Suggestions and Requests

Just a few issues from my experience:
- USA is very weak and does not reach their real territory in North America being squeezed by usually more powerful France, England and Spain. Maybe consider increase with time their core area to flip Louisiana (or buy it somehow from France), Florida and with time California or increase USA strength and encourage them attack nations in their historical area;
- Argentina appears without any technology, so they use Ancient Militia which next to the Rifleman looks funny. Maybe consider to add tech and troops;
-Columbia appears without flipping cities, only with a lot of troops, but they made peace with Spain which occupy their core area, and just stand on the tile doing nothing, since all territory were already covered by Spain cities, and finally they just disappear; maybe consider to flip cities in their core area when they spawn;
-Napoleon clearly does not know what to so with slaves, he bought them from me by 200 per one, but they just locate in his city (capital?), and he never use them, maybe consider to teach AI how to use slaves better;
-There is a big jump between Frigate (PW8) and Destroyer (PW30), please consider to introduce something like Dreadnought with power 20 for example between them (or between Ironclad and Destroyer);
-Is it close to reality that Airship can move in any town in the world of AI with open borders? Maybe consider decrease its relocation distance.
Thank you!
 
I agree that a Texan city should be viable, the US doesn't feel right without Texas. However, the way American colonization plays out with the common presence of New Orleans makes this hard to actually occur.

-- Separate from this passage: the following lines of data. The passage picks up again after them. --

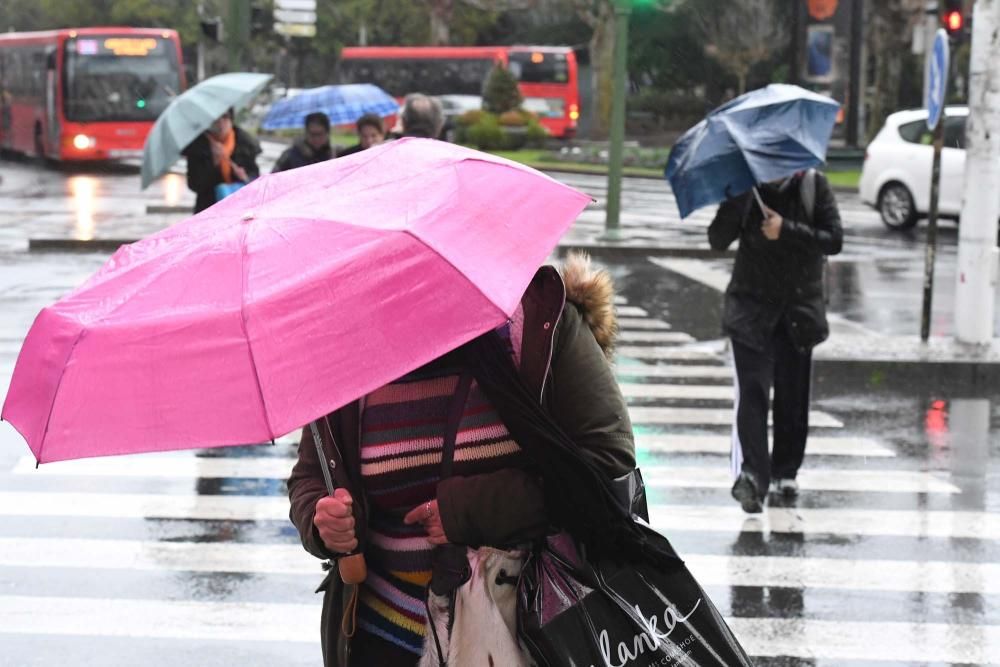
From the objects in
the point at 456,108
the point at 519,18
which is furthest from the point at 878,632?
the point at 519,18

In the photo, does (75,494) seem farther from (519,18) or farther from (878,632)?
(519,18)

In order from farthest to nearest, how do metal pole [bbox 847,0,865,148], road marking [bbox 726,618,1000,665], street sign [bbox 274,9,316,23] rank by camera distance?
metal pole [bbox 847,0,865,148] < street sign [bbox 274,9,316,23] < road marking [bbox 726,618,1000,665]

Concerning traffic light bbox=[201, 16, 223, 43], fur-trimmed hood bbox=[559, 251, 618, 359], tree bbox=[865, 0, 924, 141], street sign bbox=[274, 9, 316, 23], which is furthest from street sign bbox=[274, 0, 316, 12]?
fur-trimmed hood bbox=[559, 251, 618, 359]

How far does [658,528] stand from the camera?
7.18 m

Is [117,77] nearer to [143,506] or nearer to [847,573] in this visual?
[143,506]

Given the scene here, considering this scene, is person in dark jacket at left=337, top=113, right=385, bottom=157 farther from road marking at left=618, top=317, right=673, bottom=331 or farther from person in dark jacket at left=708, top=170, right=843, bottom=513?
road marking at left=618, top=317, right=673, bottom=331

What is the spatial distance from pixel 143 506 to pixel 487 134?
3545cm

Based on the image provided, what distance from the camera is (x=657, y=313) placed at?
47.1 feet

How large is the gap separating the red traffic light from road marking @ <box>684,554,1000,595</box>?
744 cm

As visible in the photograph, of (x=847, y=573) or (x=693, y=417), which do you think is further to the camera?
(x=693, y=417)

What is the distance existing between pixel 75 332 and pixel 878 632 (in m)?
3.89

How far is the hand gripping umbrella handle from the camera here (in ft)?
9.90

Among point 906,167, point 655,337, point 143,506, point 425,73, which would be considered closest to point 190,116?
point 143,506

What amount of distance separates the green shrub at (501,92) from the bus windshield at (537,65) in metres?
4.96
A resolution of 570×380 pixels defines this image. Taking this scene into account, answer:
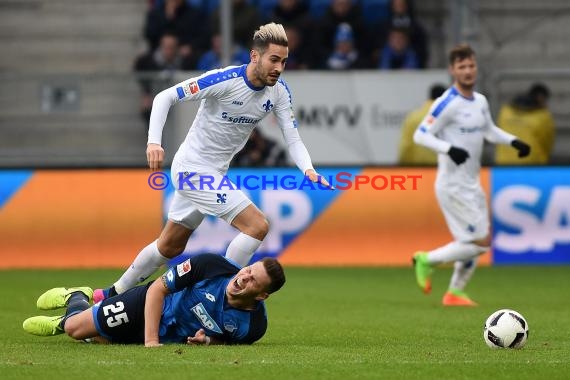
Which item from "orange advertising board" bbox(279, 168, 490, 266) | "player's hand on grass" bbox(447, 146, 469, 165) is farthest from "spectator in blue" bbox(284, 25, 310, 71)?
"player's hand on grass" bbox(447, 146, 469, 165)

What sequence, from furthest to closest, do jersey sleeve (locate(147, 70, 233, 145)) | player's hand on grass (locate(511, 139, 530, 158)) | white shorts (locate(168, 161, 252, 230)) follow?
player's hand on grass (locate(511, 139, 530, 158)) → white shorts (locate(168, 161, 252, 230)) → jersey sleeve (locate(147, 70, 233, 145))

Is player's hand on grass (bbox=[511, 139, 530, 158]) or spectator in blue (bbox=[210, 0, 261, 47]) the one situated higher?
spectator in blue (bbox=[210, 0, 261, 47])

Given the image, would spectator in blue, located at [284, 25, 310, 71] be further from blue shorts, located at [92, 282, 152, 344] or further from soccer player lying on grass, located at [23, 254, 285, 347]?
blue shorts, located at [92, 282, 152, 344]

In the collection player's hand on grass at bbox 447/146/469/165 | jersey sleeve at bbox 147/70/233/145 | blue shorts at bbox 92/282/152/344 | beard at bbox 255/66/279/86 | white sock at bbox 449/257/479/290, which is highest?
beard at bbox 255/66/279/86

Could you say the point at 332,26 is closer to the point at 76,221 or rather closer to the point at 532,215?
the point at 532,215

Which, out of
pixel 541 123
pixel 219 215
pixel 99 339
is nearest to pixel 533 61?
pixel 541 123

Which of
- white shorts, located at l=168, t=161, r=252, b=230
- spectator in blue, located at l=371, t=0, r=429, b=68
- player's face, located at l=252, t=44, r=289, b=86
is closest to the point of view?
player's face, located at l=252, t=44, r=289, b=86

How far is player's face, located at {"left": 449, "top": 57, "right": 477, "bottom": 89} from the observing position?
12.5m

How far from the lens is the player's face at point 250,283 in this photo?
812 cm

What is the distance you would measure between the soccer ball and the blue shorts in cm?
242

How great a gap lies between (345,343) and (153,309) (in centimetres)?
166

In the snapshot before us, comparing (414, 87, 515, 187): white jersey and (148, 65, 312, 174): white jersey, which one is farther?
(414, 87, 515, 187): white jersey

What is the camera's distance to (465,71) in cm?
1252

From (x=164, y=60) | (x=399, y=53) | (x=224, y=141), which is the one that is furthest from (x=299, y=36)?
(x=224, y=141)
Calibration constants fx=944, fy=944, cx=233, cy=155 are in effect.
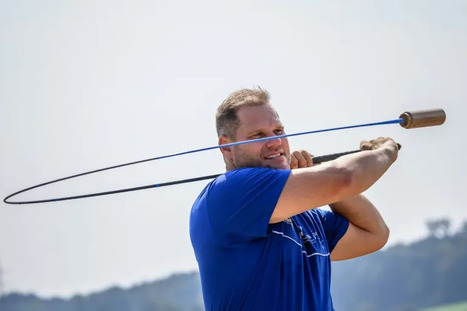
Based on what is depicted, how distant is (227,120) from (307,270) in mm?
1049

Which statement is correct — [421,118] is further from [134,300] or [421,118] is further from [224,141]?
[134,300]

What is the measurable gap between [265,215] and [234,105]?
0.83 m

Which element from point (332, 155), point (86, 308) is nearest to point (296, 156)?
point (332, 155)

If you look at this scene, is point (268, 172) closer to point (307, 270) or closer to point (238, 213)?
point (238, 213)

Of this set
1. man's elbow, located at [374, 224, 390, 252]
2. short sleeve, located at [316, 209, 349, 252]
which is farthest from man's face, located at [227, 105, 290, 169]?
man's elbow, located at [374, 224, 390, 252]

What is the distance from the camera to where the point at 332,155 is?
621 cm

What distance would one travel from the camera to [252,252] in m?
5.32

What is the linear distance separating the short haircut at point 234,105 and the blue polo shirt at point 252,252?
39 cm

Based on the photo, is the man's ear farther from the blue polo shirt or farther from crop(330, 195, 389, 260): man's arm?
crop(330, 195, 389, 260): man's arm

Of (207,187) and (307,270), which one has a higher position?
(207,187)

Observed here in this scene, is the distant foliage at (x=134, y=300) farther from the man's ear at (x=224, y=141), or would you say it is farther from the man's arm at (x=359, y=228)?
the man's ear at (x=224, y=141)

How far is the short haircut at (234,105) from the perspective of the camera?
5723 millimetres

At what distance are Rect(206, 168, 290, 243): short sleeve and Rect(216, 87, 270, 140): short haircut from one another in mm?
440

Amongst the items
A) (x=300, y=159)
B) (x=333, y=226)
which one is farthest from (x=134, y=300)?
(x=300, y=159)
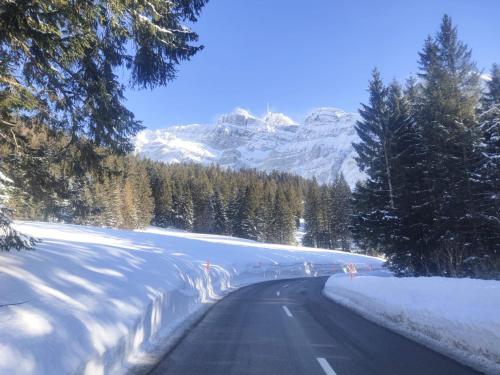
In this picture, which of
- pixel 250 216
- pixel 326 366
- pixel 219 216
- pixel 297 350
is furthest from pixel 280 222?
pixel 326 366

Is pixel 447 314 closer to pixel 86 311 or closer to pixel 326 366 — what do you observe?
pixel 326 366

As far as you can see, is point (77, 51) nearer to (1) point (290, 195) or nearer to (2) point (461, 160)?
(2) point (461, 160)

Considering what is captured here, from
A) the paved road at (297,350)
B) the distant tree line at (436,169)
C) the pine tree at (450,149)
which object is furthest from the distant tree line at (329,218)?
the paved road at (297,350)

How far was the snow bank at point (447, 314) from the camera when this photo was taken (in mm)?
6562

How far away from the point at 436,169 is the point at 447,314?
647 inches

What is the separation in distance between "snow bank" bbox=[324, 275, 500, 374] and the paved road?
427mm

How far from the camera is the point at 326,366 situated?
6.36 meters

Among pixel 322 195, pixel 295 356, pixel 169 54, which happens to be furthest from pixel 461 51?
pixel 322 195

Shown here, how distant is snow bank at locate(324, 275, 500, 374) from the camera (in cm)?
656

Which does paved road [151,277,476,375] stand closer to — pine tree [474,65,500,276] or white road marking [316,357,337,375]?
white road marking [316,357,337,375]

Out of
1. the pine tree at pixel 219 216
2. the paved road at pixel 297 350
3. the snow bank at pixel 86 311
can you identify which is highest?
the pine tree at pixel 219 216

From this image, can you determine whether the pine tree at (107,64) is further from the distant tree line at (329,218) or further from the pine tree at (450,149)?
the distant tree line at (329,218)

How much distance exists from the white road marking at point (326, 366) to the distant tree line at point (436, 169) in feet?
51.9

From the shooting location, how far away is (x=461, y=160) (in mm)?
21312
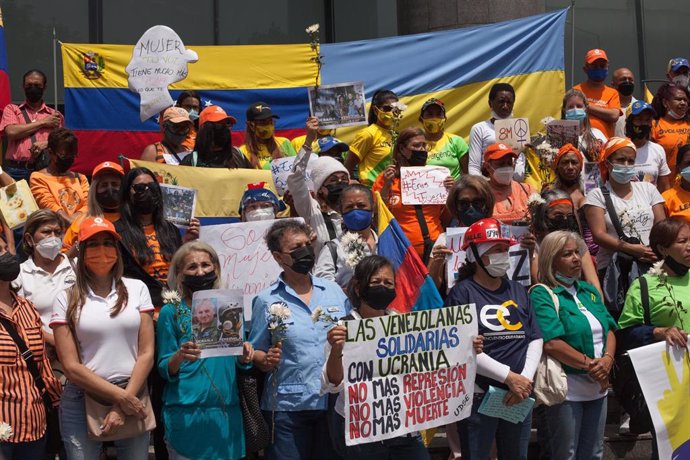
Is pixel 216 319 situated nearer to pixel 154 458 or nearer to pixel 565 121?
pixel 154 458

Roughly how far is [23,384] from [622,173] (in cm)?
521

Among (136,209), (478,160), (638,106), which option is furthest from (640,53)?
(136,209)

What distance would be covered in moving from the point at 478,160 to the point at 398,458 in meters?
4.37

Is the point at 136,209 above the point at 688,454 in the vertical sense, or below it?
above

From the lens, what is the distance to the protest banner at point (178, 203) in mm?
8617

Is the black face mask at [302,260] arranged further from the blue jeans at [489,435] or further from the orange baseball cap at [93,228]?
the blue jeans at [489,435]

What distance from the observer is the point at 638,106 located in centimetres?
1133

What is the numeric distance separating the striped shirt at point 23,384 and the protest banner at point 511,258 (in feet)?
8.99

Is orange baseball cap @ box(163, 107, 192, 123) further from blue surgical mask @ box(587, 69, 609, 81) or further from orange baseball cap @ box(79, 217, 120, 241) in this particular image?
blue surgical mask @ box(587, 69, 609, 81)

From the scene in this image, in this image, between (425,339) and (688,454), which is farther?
(688,454)

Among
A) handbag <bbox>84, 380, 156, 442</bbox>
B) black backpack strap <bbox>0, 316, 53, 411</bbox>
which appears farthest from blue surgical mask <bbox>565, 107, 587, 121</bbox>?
black backpack strap <bbox>0, 316, 53, 411</bbox>

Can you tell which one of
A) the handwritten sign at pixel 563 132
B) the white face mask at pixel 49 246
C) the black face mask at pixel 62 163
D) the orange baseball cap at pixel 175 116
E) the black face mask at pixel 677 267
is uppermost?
the orange baseball cap at pixel 175 116

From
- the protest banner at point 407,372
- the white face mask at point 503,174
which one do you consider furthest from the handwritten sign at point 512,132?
the protest banner at point 407,372

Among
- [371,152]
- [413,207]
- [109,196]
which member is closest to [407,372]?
[413,207]
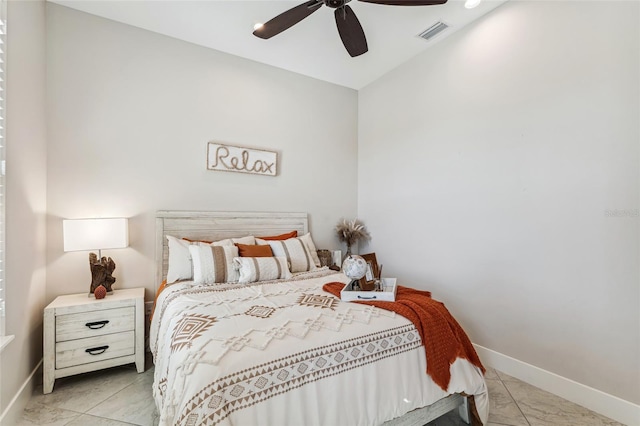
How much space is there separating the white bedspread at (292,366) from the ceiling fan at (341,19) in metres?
1.95

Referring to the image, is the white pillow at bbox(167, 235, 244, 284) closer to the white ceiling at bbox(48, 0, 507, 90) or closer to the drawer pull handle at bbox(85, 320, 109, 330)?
the drawer pull handle at bbox(85, 320, 109, 330)

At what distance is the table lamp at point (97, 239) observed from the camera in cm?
229

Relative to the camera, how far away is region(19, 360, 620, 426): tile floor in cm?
188

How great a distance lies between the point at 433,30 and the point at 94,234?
3415 millimetres

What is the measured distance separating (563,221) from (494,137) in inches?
33.9

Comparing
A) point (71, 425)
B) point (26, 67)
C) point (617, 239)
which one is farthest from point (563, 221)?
point (26, 67)

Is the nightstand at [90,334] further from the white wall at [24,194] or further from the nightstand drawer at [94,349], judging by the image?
the white wall at [24,194]

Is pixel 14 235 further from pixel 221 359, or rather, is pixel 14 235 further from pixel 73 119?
pixel 221 359

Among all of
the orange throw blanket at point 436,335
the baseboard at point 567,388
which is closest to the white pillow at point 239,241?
the orange throw blanket at point 436,335

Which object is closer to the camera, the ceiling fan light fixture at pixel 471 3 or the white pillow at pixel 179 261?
the ceiling fan light fixture at pixel 471 3

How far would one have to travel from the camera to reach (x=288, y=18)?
7.18 ft

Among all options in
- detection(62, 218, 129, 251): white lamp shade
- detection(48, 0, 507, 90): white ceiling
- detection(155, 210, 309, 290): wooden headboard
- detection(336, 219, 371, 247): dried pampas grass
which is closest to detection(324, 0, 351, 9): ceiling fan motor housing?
detection(48, 0, 507, 90): white ceiling

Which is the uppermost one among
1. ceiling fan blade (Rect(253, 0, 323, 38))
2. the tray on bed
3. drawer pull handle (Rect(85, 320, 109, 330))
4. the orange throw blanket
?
ceiling fan blade (Rect(253, 0, 323, 38))

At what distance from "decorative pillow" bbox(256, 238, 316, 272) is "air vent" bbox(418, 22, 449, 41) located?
2374 millimetres
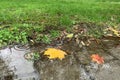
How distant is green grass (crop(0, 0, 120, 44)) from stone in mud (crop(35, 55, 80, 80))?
0.74m

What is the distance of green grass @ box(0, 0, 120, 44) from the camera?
169 inches

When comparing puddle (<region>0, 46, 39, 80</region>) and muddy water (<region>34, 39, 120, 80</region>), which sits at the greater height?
puddle (<region>0, 46, 39, 80</region>)

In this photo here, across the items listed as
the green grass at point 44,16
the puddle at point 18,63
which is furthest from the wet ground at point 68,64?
the green grass at point 44,16

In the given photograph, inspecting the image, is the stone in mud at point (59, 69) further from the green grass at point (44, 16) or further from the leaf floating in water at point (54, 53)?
the green grass at point (44, 16)

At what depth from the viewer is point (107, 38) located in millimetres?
4391

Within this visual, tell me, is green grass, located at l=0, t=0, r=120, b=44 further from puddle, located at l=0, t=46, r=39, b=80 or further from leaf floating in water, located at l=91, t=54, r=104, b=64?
leaf floating in water, located at l=91, t=54, r=104, b=64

We could try moving New Orleans back down 1 SE so it's on the jut of land again, then you'd have room in Texas for a city like Houston or San Antonio (i remember seeing Spain settle San Antonio quite often in the past).

Right now the optimal placement there is Albuquerque on the river if New Orleans is in the 1700 AD spot.
 
I agree that a Texan city should be viable, the US doesn't feel right without Texas. However, the way American colonization plays out with the common presence of New Orleans makes this hard to actually occur.

In 1.12, I'll admit I often settle Austin as America. It does not interfere too much with Denver and New Orleans, and doesn't get wrecked in culture by Monterrey. Dallas is nearly worthless. Houston makes for a really awesome supercity if you raze New Orleans and Monterrey.

On a similar note, Phoenix usually only gets only 1 population sustainable, 2 tops, based on everything around it, yet Phoenix has a population of 1.5 million in real life. Is there anything that can be done to the map to make Phoenix viable?
 
In 1.12, I'll admit I often settle Austin as America. It does not interfere too much with Denver and New Orleans, and doesn't get wrecked in culture by Monterrey. Dallas is nearly worthless. Houston makes for a really awesome supercity if you raze New Orleans and Monterrey.

On a similar note, Phoenix usually only gets only 1 population sustainable, 2 tops, based on everything around it, yet Phoenix has a population of 1.5 million in real life. Is there anything that can be done to the map to make Phoenix viable?

I think Phoenix could do with a floodplain tile or two, or plains tyles, just something for farms. IIRC they irrigated a lot of the land there to allow them to grow.

Alternatively i currently settle Las Vegas 1 N, i think they at least get access to Salt Lake that way.
 
On a similar note, Phoenix usually only gets only 1 population sustainable, 2 tops, based on everything around it, yet Phoenix has a population of 1.5 million in real life.
I know, but it shouldn't ;)
 
The same goes for Urumqi, where there's a polulation of 3.5 million(in game 3 pop). Compare that with Okinawa's 1.5 million(in game nearly 20 pop).
 
The issue is mainly one of food mechanics, which is one of the few profoundly ahistorical aspects of this mod.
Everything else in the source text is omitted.